Group Will Tell Company, 'You Can Do It--We Can Help,' at Annual Meeting

For Immediate Release:
May 19, 2010

Contact:
Stephanie Corrigan  757-622-7382

Atlanta -- A representative of PETA, which owns stock in The Home Depot, will question the home-improvement giant at its annual meeting in Atlanta on Thursday. PETA wants to know why the company still sells glue traps when so many other retailers have stopped carrying the cruel devices. The Home Depot--which operates approximately 2,200 stores in North America and China--is the world's largest home-improvement chain and the second-largest U.S. retailer after Walmart:

When:     Thursday, May 20, 9 a.m.
Where:    Cobb Galleria Centre, 2 Galleria Pkwy., Atlanta

"Being immobilized by glue and left to die is like something out of a horror movie," says PETA Executive Vice President Tracy Reiman. "If so many of the nation's leading retailers can ban the sale of glue traps and stop the prolonged, agonizing suffering that these traps cause, so can The Home Depot."

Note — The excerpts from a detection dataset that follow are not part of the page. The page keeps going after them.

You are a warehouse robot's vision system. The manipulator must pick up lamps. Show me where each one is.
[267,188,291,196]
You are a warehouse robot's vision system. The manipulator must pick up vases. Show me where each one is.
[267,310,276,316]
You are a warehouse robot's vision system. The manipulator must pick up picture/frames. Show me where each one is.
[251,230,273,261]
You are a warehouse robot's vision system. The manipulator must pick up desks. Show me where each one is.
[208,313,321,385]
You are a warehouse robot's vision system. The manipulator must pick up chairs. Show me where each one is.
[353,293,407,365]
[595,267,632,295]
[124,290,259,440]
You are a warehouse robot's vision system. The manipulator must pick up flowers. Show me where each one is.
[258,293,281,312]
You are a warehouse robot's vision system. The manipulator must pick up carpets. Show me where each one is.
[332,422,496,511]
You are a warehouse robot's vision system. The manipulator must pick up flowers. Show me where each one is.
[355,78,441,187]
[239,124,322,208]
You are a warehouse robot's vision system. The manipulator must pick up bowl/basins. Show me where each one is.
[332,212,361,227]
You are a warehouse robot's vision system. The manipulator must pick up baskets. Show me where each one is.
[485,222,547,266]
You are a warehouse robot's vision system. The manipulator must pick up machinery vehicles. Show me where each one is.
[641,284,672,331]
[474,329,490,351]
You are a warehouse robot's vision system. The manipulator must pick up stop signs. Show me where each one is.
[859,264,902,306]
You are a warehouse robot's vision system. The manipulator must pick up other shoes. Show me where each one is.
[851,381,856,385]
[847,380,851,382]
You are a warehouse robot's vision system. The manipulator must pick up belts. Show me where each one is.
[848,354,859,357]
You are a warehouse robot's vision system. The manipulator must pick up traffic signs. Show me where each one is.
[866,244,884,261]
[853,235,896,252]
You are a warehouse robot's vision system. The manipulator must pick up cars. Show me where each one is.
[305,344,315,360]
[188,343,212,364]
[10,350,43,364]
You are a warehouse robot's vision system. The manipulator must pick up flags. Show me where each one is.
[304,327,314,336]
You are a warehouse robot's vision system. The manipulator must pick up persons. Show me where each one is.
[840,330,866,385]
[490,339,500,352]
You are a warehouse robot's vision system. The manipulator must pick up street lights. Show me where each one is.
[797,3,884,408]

Glue traps are pieces of plastic or cardboard coated with a strong adhesive. After getting caught on the traps, panicked animals struggle to escape--often breaking their bones and ripping their flesh, fur, and feathers off their bodies in the process. Some animals chew off their own limbs in an attempt to free themselves, and others get their noses, mouths, or beaks stuck in the glue. The more that the animals struggle, the more they become entangled in the adhesive, only to die from exhaustion, injury, shock, dehydration, asphyxiation, or blood loss. Glue traps are also ineffective and fail to address the source of the problem--more mice simply move in to take the place of animals who have been killed.

Many major retailers--including Albertsons, CVS, Rite Aid, Safeway, and Walgreens--recognize how cruel and indiscriminate glue traps are and have pulled the cruel devices from their shelves.